On May 2 Haiyang Shiyou 981, a China National Offshore Oil Corporation owned drilling rig began operating, 17 nautical miles south of the Zhongjjan Island, part of the Xisha Island, escorted by a flotilla of ships, many of which were heavily armed. The Vietnamese coastguards hastened to the spot to stop the oil rig from establishing a “fixed position” and they have exercised “heavy restrain”, but will be forced to countermand if the provocations continue, as mentioned by Ngo Ngoc Thu, Vice-Commander of Vietnam's coastguard.

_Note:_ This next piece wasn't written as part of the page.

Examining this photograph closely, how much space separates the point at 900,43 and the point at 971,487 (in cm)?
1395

In a situation similar to 1992, China awarded exploration and drilling rights to a United States of America (USA) based energy company Crestone for the Spratly Islands – a move heavily contested by the Vietnamese government. Within two years, the constant harassment by Vietnam's Navy forced Crestone to abandon the oil rig. Such an end seems highly unlikely now, mainly because of the direct involvement of the armed Chinese flotilla. With the increasing interest of the USA in conducting naval exercises in the areaand the recent arrest of 11 Chinese fisherman convicted of capturing endangered turtle species by Philippines, temperature in the South China Sea seems to be at an all-time high. For the benefit of world peace, one can only hope for the standoff to deescalate as soon as possible.